Sunday, June 3, 2018

Flying Back Home: From Israel to U.S.A.

I am in countdown mode as I return from my study abroad in Israel. 6ish + hours until I arrive in LA-city of multitudes and pollution. Lord give me grace.

It has been an amazing experience. I've learned many things about myself, and pushed myself to new limits which I would not have experienced had I remained in my comfort zone.

No, this isn't my first study abroad, but going to Bible school-IMH in Guatemala, I was coddled a lot. Fresh out of high school and homeschooled, this was a very good thing. I still managed to learn about the local and foreign cultures existing within our international campus.

In Israel, however, I had to stand on my own two feet. Physically, emotionally and spiritually. There is nothing like your own home church which you grow up in, and it made me appreciate my tiny, albeit, still existing local church along with the brothers and sisters who have watched me grow into my own.

This experience was filled with unexpected surprises.

It was a challenge my first semester as I had data issues on my cell service. I was afraid to hop on a bus without someone else who knew how to get from point A to B. Then Winter Vacation came when most went home and I found myself alone in a huge two-floor apartment in the Talia Dorms. After a week of sluggish depression, Netflix, and a whole container of Nutella I was sick of myself and pepped talked myself back into my running routine on Mount Carmel. I forced myself on a bus and went to the mall alone. I know this might not seem much to someone, but for me it was a HUGE ACHIEVEMENT!

My family has always said I was independent and I suppose coming to Israel shows that, but some habits are hard to overcome. I learned to do things on my own and that I can't always wait for others to do things. Coming from a traditional Mexican Christian family, I was used to always being accompanied by one of my brothers, and as an adult, commuting straight back from work and school. I began to reach out to an acquaintance who was still on campus and became really good friends. Since then, I always had a seat at his Shabbat table where he brought many other people together and made new and real good friends.

Living in California, I have hardly ever felt the freedom to express my views. Coming from a conservative Christian background, I have seen how my religious and political views are mocked by media, peers and sometimes colleagues. I never felt safe to speak up, to counter, because in their eyes, I felt I would be a topic for jokes. I've stayed quiet for so long.

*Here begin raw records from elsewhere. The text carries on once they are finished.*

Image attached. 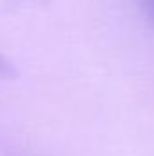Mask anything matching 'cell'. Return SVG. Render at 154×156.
Instances as JSON below:
<instances>
[{
    "mask_svg": "<svg viewBox=\"0 0 154 156\" xmlns=\"http://www.w3.org/2000/svg\"><path fill=\"white\" fill-rule=\"evenodd\" d=\"M140 4H142V9H143L145 16L154 24V0H140Z\"/></svg>",
    "mask_w": 154,
    "mask_h": 156,
    "instance_id": "1",
    "label": "cell"
}]
</instances>
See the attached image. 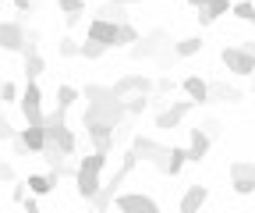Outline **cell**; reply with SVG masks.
<instances>
[{"label":"cell","instance_id":"obj_1","mask_svg":"<svg viewBox=\"0 0 255 213\" xmlns=\"http://www.w3.org/2000/svg\"><path fill=\"white\" fill-rule=\"evenodd\" d=\"M64 114H68V110H60V107H57L53 114H46V117H43V128H46V142L57 146L64 157H71L78 142H75V135H71V128H68V121H64Z\"/></svg>","mask_w":255,"mask_h":213},{"label":"cell","instance_id":"obj_2","mask_svg":"<svg viewBox=\"0 0 255 213\" xmlns=\"http://www.w3.org/2000/svg\"><path fill=\"white\" fill-rule=\"evenodd\" d=\"M18 107H21V114H25V125H43V89H39V82L36 78H28L25 82V89H21V96H18Z\"/></svg>","mask_w":255,"mask_h":213},{"label":"cell","instance_id":"obj_3","mask_svg":"<svg viewBox=\"0 0 255 213\" xmlns=\"http://www.w3.org/2000/svg\"><path fill=\"white\" fill-rule=\"evenodd\" d=\"M220 60H223V68L234 71V75H255V53H248L245 46H223Z\"/></svg>","mask_w":255,"mask_h":213},{"label":"cell","instance_id":"obj_4","mask_svg":"<svg viewBox=\"0 0 255 213\" xmlns=\"http://www.w3.org/2000/svg\"><path fill=\"white\" fill-rule=\"evenodd\" d=\"M131 149L138 153V160L156 164L159 171H163V164H167V149H170V146H159V142H152L149 135H135V139H131Z\"/></svg>","mask_w":255,"mask_h":213},{"label":"cell","instance_id":"obj_5","mask_svg":"<svg viewBox=\"0 0 255 213\" xmlns=\"http://www.w3.org/2000/svg\"><path fill=\"white\" fill-rule=\"evenodd\" d=\"M195 107H199L195 100H181V103H170L167 110H159V114H156V128H163V132H167V128H181V121H184L191 110H195Z\"/></svg>","mask_w":255,"mask_h":213},{"label":"cell","instance_id":"obj_6","mask_svg":"<svg viewBox=\"0 0 255 213\" xmlns=\"http://www.w3.org/2000/svg\"><path fill=\"white\" fill-rule=\"evenodd\" d=\"M114 206L124 210V213H156V199L145 196V192H124V196H114Z\"/></svg>","mask_w":255,"mask_h":213},{"label":"cell","instance_id":"obj_7","mask_svg":"<svg viewBox=\"0 0 255 213\" xmlns=\"http://www.w3.org/2000/svg\"><path fill=\"white\" fill-rule=\"evenodd\" d=\"M209 146H213V132L209 128H188V160L191 164H202L206 153H209Z\"/></svg>","mask_w":255,"mask_h":213},{"label":"cell","instance_id":"obj_8","mask_svg":"<svg viewBox=\"0 0 255 213\" xmlns=\"http://www.w3.org/2000/svg\"><path fill=\"white\" fill-rule=\"evenodd\" d=\"M85 39H96V43H103L107 50L117 46V21L110 18H92L89 28H85Z\"/></svg>","mask_w":255,"mask_h":213},{"label":"cell","instance_id":"obj_9","mask_svg":"<svg viewBox=\"0 0 255 213\" xmlns=\"http://www.w3.org/2000/svg\"><path fill=\"white\" fill-rule=\"evenodd\" d=\"M25 46V25L21 21H0V50L18 53Z\"/></svg>","mask_w":255,"mask_h":213},{"label":"cell","instance_id":"obj_10","mask_svg":"<svg viewBox=\"0 0 255 213\" xmlns=\"http://www.w3.org/2000/svg\"><path fill=\"white\" fill-rule=\"evenodd\" d=\"M100 185H103V181H100V171H89V167L78 164V171H75V192H78L85 203L100 192Z\"/></svg>","mask_w":255,"mask_h":213},{"label":"cell","instance_id":"obj_11","mask_svg":"<svg viewBox=\"0 0 255 213\" xmlns=\"http://www.w3.org/2000/svg\"><path fill=\"white\" fill-rule=\"evenodd\" d=\"M110 89H114L121 100H124L128 93H145V96H149V93H152V78H145V75H124V78H117Z\"/></svg>","mask_w":255,"mask_h":213},{"label":"cell","instance_id":"obj_12","mask_svg":"<svg viewBox=\"0 0 255 213\" xmlns=\"http://www.w3.org/2000/svg\"><path fill=\"white\" fill-rule=\"evenodd\" d=\"M18 139L28 146V153H32V157H39V153H43V146H46V128H43V125H25V128L18 132Z\"/></svg>","mask_w":255,"mask_h":213},{"label":"cell","instance_id":"obj_13","mask_svg":"<svg viewBox=\"0 0 255 213\" xmlns=\"http://www.w3.org/2000/svg\"><path fill=\"white\" fill-rule=\"evenodd\" d=\"M181 85H184L188 100H195L199 107H202V103H209V82H206L202 75H188V78H184Z\"/></svg>","mask_w":255,"mask_h":213},{"label":"cell","instance_id":"obj_14","mask_svg":"<svg viewBox=\"0 0 255 213\" xmlns=\"http://www.w3.org/2000/svg\"><path fill=\"white\" fill-rule=\"evenodd\" d=\"M206 199H209V189H206V185H188V192H184V199H181V213H195V210H202Z\"/></svg>","mask_w":255,"mask_h":213},{"label":"cell","instance_id":"obj_15","mask_svg":"<svg viewBox=\"0 0 255 213\" xmlns=\"http://www.w3.org/2000/svg\"><path fill=\"white\" fill-rule=\"evenodd\" d=\"M25 189H28L32 196H50V192L57 189V178H53V174H28V178H25Z\"/></svg>","mask_w":255,"mask_h":213},{"label":"cell","instance_id":"obj_16","mask_svg":"<svg viewBox=\"0 0 255 213\" xmlns=\"http://www.w3.org/2000/svg\"><path fill=\"white\" fill-rule=\"evenodd\" d=\"M231 4H234V0H209L206 7H199V25H213L220 14L231 11Z\"/></svg>","mask_w":255,"mask_h":213},{"label":"cell","instance_id":"obj_17","mask_svg":"<svg viewBox=\"0 0 255 213\" xmlns=\"http://www.w3.org/2000/svg\"><path fill=\"white\" fill-rule=\"evenodd\" d=\"M184 164H188V149H184V146H170V149H167V164H163V174L177 178Z\"/></svg>","mask_w":255,"mask_h":213},{"label":"cell","instance_id":"obj_18","mask_svg":"<svg viewBox=\"0 0 255 213\" xmlns=\"http://www.w3.org/2000/svg\"><path fill=\"white\" fill-rule=\"evenodd\" d=\"M199 50H202V36H184V39L174 43V57H191Z\"/></svg>","mask_w":255,"mask_h":213},{"label":"cell","instance_id":"obj_19","mask_svg":"<svg viewBox=\"0 0 255 213\" xmlns=\"http://www.w3.org/2000/svg\"><path fill=\"white\" fill-rule=\"evenodd\" d=\"M43 71H46V60L39 57V50L25 53V78H39Z\"/></svg>","mask_w":255,"mask_h":213},{"label":"cell","instance_id":"obj_20","mask_svg":"<svg viewBox=\"0 0 255 213\" xmlns=\"http://www.w3.org/2000/svg\"><path fill=\"white\" fill-rule=\"evenodd\" d=\"M209 100H227V103H238V100H241V93H238V89H231V85H223V82H213V85H209Z\"/></svg>","mask_w":255,"mask_h":213},{"label":"cell","instance_id":"obj_21","mask_svg":"<svg viewBox=\"0 0 255 213\" xmlns=\"http://www.w3.org/2000/svg\"><path fill=\"white\" fill-rule=\"evenodd\" d=\"M131 43H138V28L131 21H121L117 25V46H131Z\"/></svg>","mask_w":255,"mask_h":213},{"label":"cell","instance_id":"obj_22","mask_svg":"<svg viewBox=\"0 0 255 213\" xmlns=\"http://www.w3.org/2000/svg\"><path fill=\"white\" fill-rule=\"evenodd\" d=\"M75 100H78V89L75 85H57V107L60 110H71Z\"/></svg>","mask_w":255,"mask_h":213},{"label":"cell","instance_id":"obj_23","mask_svg":"<svg viewBox=\"0 0 255 213\" xmlns=\"http://www.w3.org/2000/svg\"><path fill=\"white\" fill-rule=\"evenodd\" d=\"M103 53H107V46H103V43H96V39L78 43V57H85V60H100Z\"/></svg>","mask_w":255,"mask_h":213},{"label":"cell","instance_id":"obj_24","mask_svg":"<svg viewBox=\"0 0 255 213\" xmlns=\"http://www.w3.org/2000/svg\"><path fill=\"white\" fill-rule=\"evenodd\" d=\"M231 14L238 21H252L255 18V0H238V4H231Z\"/></svg>","mask_w":255,"mask_h":213},{"label":"cell","instance_id":"obj_25","mask_svg":"<svg viewBox=\"0 0 255 213\" xmlns=\"http://www.w3.org/2000/svg\"><path fill=\"white\" fill-rule=\"evenodd\" d=\"M231 181H255V164H231Z\"/></svg>","mask_w":255,"mask_h":213},{"label":"cell","instance_id":"obj_26","mask_svg":"<svg viewBox=\"0 0 255 213\" xmlns=\"http://www.w3.org/2000/svg\"><path fill=\"white\" fill-rule=\"evenodd\" d=\"M18 96H21V89L14 82H0V103H18Z\"/></svg>","mask_w":255,"mask_h":213},{"label":"cell","instance_id":"obj_27","mask_svg":"<svg viewBox=\"0 0 255 213\" xmlns=\"http://www.w3.org/2000/svg\"><path fill=\"white\" fill-rule=\"evenodd\" d=\"M57 53H60V57H78V43H75L71 36H64V39L57 43Z\"/></svg>","mask_w":255,"mask_h":213},{"label":"cell","instance_id":"obj_28","mask_svg":"<svg viewBox=\"0 0 255 213\" xmlns=\"http://www.w3.org/2000/svg\"><path fill=\"white\" fill-rule=\"evenodd\" d=\"M57 7H60L64 14H82V11H85V0H57Z\"/></svg>","mask_w":255,"mask_h":213},{"label":"cell","instance_id":"obj_29","mask_svg":"<svg viewBox=\"0 0 255 213\" xmlns=\"http://www.w3.org/2000/svg\"><path fill=\"white\" fill-rule=\"evenodd\" d=\"M174 89H177V82H174V78H156V82H152V93H159V96L174 93Z\"/></svg>","mask_w":255,"mask_h":213},{"label":"cell","instance_id":"obj_30","mask_svg":"<svg viewBox=\"0 0 255 213\" xmlns=\"http://www.w3.org/2000/svg\"><path fill=\"white\" fill-rule=\"evenodd\" d=\"M135 164H138V153H135V149H128L124 160H121V171H124V174H131V171H135Z\"/></svg>","mask_w":255,"mask_h":213},{"label":"cell","instance_id":"obj_31","mask_svg":"<svg viewBox=\"0 0 255 213\" xmlns=\"http://www.w3.org/2000/svg\"><path fill=\"white\" fill-rule=\"evenodd\" d=\"M231 189H234L238 196H252V192H255V181H231Z\"/></svg>","mask_w":255,"mask_h":213},{"label":"cell","instance_id":"obj_32","mask_svg":"<svg viewBox=\"0 0 255 213\" xmlns=\"http://www.w3.org/2000/svg\"><path fill=\"white\" fill-rule=\"evenodd\" d=\"M14 132H18V128H11V121L0 117V142H11V139H14Z\"/></svg>","mask_w":255,"mask_h":213},{"label":"cell","instance_id":"obj_33","mask_svg":"<svg viewBox=\"0 0 255 213\" xmlns=\"http://www.w3.org/2000/svg\"><path fill=\"white\" fill-rule=\"evenodd\" d=\"M0 181H7V185H14V167L7 160H0Z\"/></svg>","mask_w":255,"mask_h":213},{"label":"cell","instance_id":"obj_34","mask_svg":"<svg viewBox=\"0 0 255 213\" xmlns=\"http://www.w3.org/2000/svg\"><path fill=\"white\" fill-rule=\"evenodd\" d=\"M21 206H25V213H36V210H39V199H36V196H25Z\"/></svg>","mask_w":255,"mask_h":213},{"label":"cell","instance_id":"obj_35","mask_svg":"<svg viewBox=\"0 0 255 213\" xmlns=\"http://www.w3.org/2000/svg\"><path fill=\"white\" fill-rule=\"evenodd\" d=\"M32 4H36V0H14V7H18V14H28V11H32Z\"/></svg>","mask_w":255,"mask_h":213},{"label":"cell","instance_id":"obj_36","mask_svg":"<svg viewBox=\"0 0 255 213\" xmlns=\"http://www.w3.org/2000/svg\"><path fill=\"white\" fill-rule=\"evenodd\" d=\"M11 199H14V203H21V199H25V181H18V185H14V192H11Z\"/></svg>","mask_w":255,"mask_h":213},{"label":"cell","instance_id":"obj_37","mask_svg":"<svg viewBox=\"0 0 255 213\" xmlns=\"http://www.w3.org/2000/svg\"><path fill=\"white\" fill-rule=\"evenodd\" d=\"M64 21H68V28H75V25L82 21V14H64Z\"/></svg>","mask_w":255,"mask_h":213},{"label":"cell","instance_id":"obj_38","mask_svg":"<svg viewBox=\"0 0 255 213\" xmlns=\"http://www.w3.org/2000/svg\"><path fill=\"white\" fill-rule=\"evenodd\" d=\"M188 4L195 7V11H199V7H206V4H209V0H188Z\"/></svg>","mask_w":255,"mask_h":213},{"label":"cell","instance_id":"obj_39","mask_svg":"<svg viewBox=\"0 0 255 213\" xmlns=\"http://www.w3.org/2000/svg\"><path fill=\"white\" fill-rule=\"evenodd\" d=\"M241 46H245L248 53H255V39H248V43H241Z\"/></svg>","mask_w":255,"mask_h":213},{"label":"cell","instance_id":"obj_40","mask_svg":"<svg viewBox=\"0 0 255 213\" xmlns=\"http://www.w3.org/2000/svg\"><path fill=\"white\" fill-rule=\"evenodd\" d=\"M110 4H135V0H110Z\"/></svg>","mask_w":255,"mask_h":213},{"label":"cell","instance_id":"obj_41","mask_svg":"<svg viewBox=\"0 0 255 213\" xmlns=\"http://www.w3.org/2000/svg\"><path fill=\"white\" fill-rule=\"evenodd\" d=\"M0 107H4V103H0ZM0 117H4V114H0Z\"/></svg>","mask_w":255,"mask_h":213},{"label":"cell","instance_id":"obj_42","mask_svg":"<svg viewBox=\"0 0 255 213\" xmlns=\"http://www.w3.org/2000/svg\"><path fill=\"white\" fill-rule=\"evenodd\" d=\"M252 25H255V18H252Z\"/></svg>","mask_w":255,"mask_h":213},{"label":"cell","instance_id":"obj_43","mask_svg":"<svg viewBox=\"0 0 255 213\" xmlns=\"http://www.w3.org/2000/svg\"><path fill=\"white\" fill-rule=\"evenodd\" d=\"M0 4H4V0H0Z\"/></svg>","mask_w":255,"mask_h":213}]
</instances>
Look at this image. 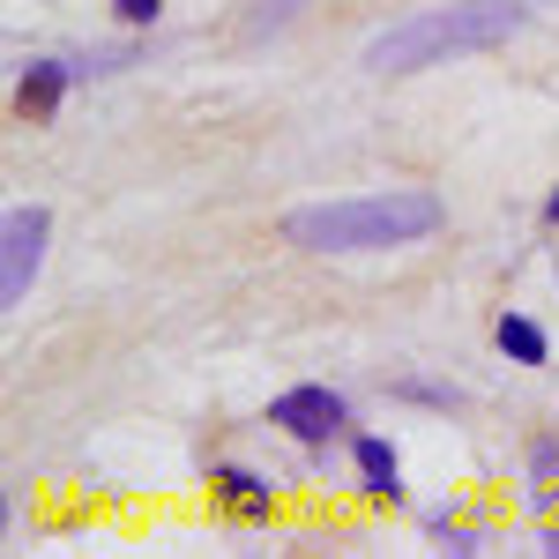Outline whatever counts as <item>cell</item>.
I'll return each instance as SVG.
<instances>
[{"instance_id":"obj_1","label":"cell","mask_w":559,"mask_h":559,"mask_svg":"<svg viewBox=\"0 0 559 559\" xmlns=\"http://www.w3.org/2000/svg\"><path fill=\"white\" fill-rule=\"evenodd\" d=\"M530 23V0H455V8H418L403 23H388L381 38L366 45V68L373 75H418L440 68L455 52H492Z\"/></svg>"},{"instance_id":"obj_2","label":"cell","mask_w":559,"mask_h":559,"mask_svg":"<svg viewBox=\"0 0 559 559\" xmlns=\"http://www.w3.org/2000/svg\"><path fill=\"white\" fill-rule=\"evenodd\" d=\"M448 210L426 187H388V194H350V202H321V210H292L284 231L306 254H381V247H411L440 231Z\"/></svg>"},{"instance_id":"obj_3","label":"cell","mask_w":559,"mask_h":559,"mask_svg":"<svg viewBox=\"0 0 559 559\" xmlns=\"http://www.w3.org/2000/svg\"><path fill=\"white\" fill-rule=\"evenodd\" d=\"M45 231H52V216L38 202L8 210V224H0V299L8 306L31 299V276H38V261H45Z\"/></svg>"},{"instance_id":"obj_4","label":"cell","mask_w":559,"mask_h":559,"mask_svg":"<svg viewBox=\"0 0 559 559\" xmlns=\"http://www.w3.org/2000/svg\"><path fill=\"white\" fill-rule=\"evenodd\" d=\"M269 418L292 426L299 440H329V432L344 426V395H329V388H292V395L269 403Z\"/></svg>"},{"instance_id":"obj_5","label":"cell","mask_w":559,"mask_h":559,"mask_svg":"<svg viewBox=\"0 0 559 559\" xmlns=\"http://www.w3.org/2000/svg\"><path fill=\"white\" fill-rule=\"evenodd\" d=\"M68 75H75V60H38V68L23 75V90H15V112H23L31 128H38V120H52V105H60Z\"/></svg>"},{"instance_id":"obj_6","label":"cell","mask_w":559,"mask_h":559,"mask_svg":"<svg viewBox=\"0 0 559 559\" xmlns=\"http://www.w3.org/2000/svg\"><path fill=\"white\" fill-rule=\"evenodd\" d=\"M358 471H366V492H373V500H403V485H395V448H388V440H358Z\"/></svg>"},{"instance_id":"obj_7","label":"cell","mask_w":559,"mask_h":559,"mask_svg":"<svg viewBox=\"0 0 559 559\" xmlns=\"http://www.w3.org/2000/svg\"><path fill=\"white\" fill-rule=\"evenodd\" d=\"M500 350H508V358H522V366H545V329H537V321H522V313H500Z\"/></svg>"},{"instance_id":"obj_8","label":"cell","mask_w":559,"mask_h":559,"mask_svg":"<svg viewBox=\"0 0 559 559\" xmlns=\"http://www.w3.org/2000/svg\"><path fill=\"white\" fill-rule=\"evenodd\" d=\"M210 485L224 492V500H239V508H269V485H261V477H247V471H216Z\"/></svg>"},{"instance_id":"obj_9","label":"cell","mask_w":559,"mask_h":559,"mask_svg":"<svg viewBox=\"0 0 559 559\" xmlns=\"http://www.w3.org/2000/svg\"><path fill=\"white\" fill-rule=\"evenodd\" d=\"M120 23H157V0H112Z\"/></svg>"},{"instance_id":"obj_10","label":"cell","mask_w":559,"mask_h":559,"mask_svg":"<svg viewBox=\"0 0 559 559\" xmlns=\"http://www.w3.org/2000/svg\"><path fill=\"white\" fill-rule=\"evenodd\" d=\"M292 8H299V0H261V15H254V31H276V23H284V15H292Z\"/></svg>"},{"instance_id":"obj_11","label":"cell","mask_w":559,"mask_h":559,"mask_svg":"<svg viewBox=\"0 0 559 559\" xmlns=\"http://www.w3.org/2000/svg\"><path fill=\"white\" fill-rule=\"evenodd\" d=\"M537 471H559V440H537Z\"/></svg>"},{"instance_id":"obj_12","label":"cell","mask_w":559,"mask_h":559,"mask_svg":"<svg viewBox=\"0 0 559 559\" xmlns=\"http://www.w3.org/2000/svg\"><path fill=\"white\" fill-rule=\"evenodd\" d=\"M545 552H552V559H559V530H552V537H545Z\"/></svg>"},{"instance_id":"obj_13","label":"cell","mask_w":559,"mask_h":559,"mask_svg":"<svg viewBox=\"0 0 559 559\" xmlns=\"http://www.w3.org/2000/svg\"><path fill=\"white\" fill-rule=\"evenodd\" d=\"M545 216H552V224H559V194H552V202H545Z\"/></svg>"}]
</instances>
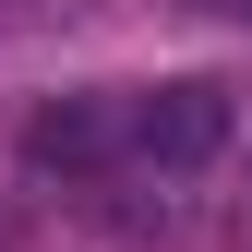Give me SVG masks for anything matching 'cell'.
Masks as SVG:
<instances>
[{
    "mask_svg": "<svg viewBox=\"0 0 252 252\" xmlns=\"http://www.w3.org/2000/svg\"><path fill=\"white\" fill-rule=\"evenodd\" d=\"M120 120H132V168H216L240 144V108L216 84H132Z\"/></svg>",
    "mask_w": 252,
    "mask_h": 252,
    "instance_id": "obj_1",
    "label": "cell"
},
{
    "mask_svg": "<svg viewBox=\"0 0 252 252\" xmlns=\"http://www.w3.org/2000/svg\"><path fill=\"white\" fill-rule=\"evenodd\" d=\"M24 168H48V180H108V168H132L120 96H48L36 120H24Z\"/></svg>",
    "mask_w": 252,
    "mask_h": 252,
    "instance_id": "obj_2",
    "label": "cell"
},
{
    "mask_svg": "<svg viewBox=\"0 0 252 252\" xmlns=\"http://www.w3.org/2000/svg\"><path fill=\"white\" fill-rule=\"evenodd\" d=\"M204 12H228V24H252V0H204Z\"/></svg>",
    "mask_w": 252,
    "mask_h": 252,
    "instance_id": "obj_3",
    "label": "cell"
}]
</instances>
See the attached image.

Among my own community, I find it hard sometimes because I feel not many understand the importance of supporting Israel, foremost because of our faith, as it is Biblical. I grew up on the pews hearing our leader talk about Israel, his experience there, and I do not understand why it is difficult to find other fellow Christians who feel as strongly about this as I do.

Going to the university, has been a real eye opener and I see more than ever the importance of standing with Israel because of our faith and because of the very real physical benefits(blessings) that it brings to us and our country.

At the University of Haifa, I met an amazing hub of American students. Some whose opinions I did not always agree with, but nevertheless, whom I could actually have a DECENT conversation with. THAT was refreshing. Where are the rest of these amazing people in the US? They are so hard to find. I salute these people because you can actually learn more when both sides listen and share opinions.

In Israel, I feel I finally found my voice, because I could actually participate in a group conversation with people of similar and different views without fear of being verbally abused or harassed. This is not to say that it would happen in California, yet the aggressiveness of most peers and professors left me with no courage to voice an opinion that differed from theirs.

I do not know what will happen when I return for my last semester. I only hope that I will not always revert to a place of timidity when feeling my views are oppressed.

***
I didn't expect to pick up Hebrew, a language I have always wanted to learn for personal study, but never saw the practicality to actually take a course. For my program I am required to take a foreign language each semester that I am abroad. This last semester my school no longer offered the next level of Arabic, so I guess you can say I was gladly forced to take Hebrew!

Out of the 38 scholarship essays I labored over the previous summer in preparation for this trip, I won 7. This was baffling as I had submitted some semesters prior without any success. I wasn't that confident in my ability to begin winning some now, but I was determined that if God would provide for this trip, it would be through scholarship funds and my own personal savings as an English tutor. He came through, and the majority came from scholarships at exactly $15, 355. $5,000 came from my part-time and about $1900 from family and friends' donations. This came to a total of around $22,255 USD.

I continue to see how God loves and provides for me. I am glad that I waited to see how this would all play out. I asked Him to show me this was his will by providing for this trip and He did! Plus he was generous and even gave me enough to visit Italy, Egypt, and Jordan.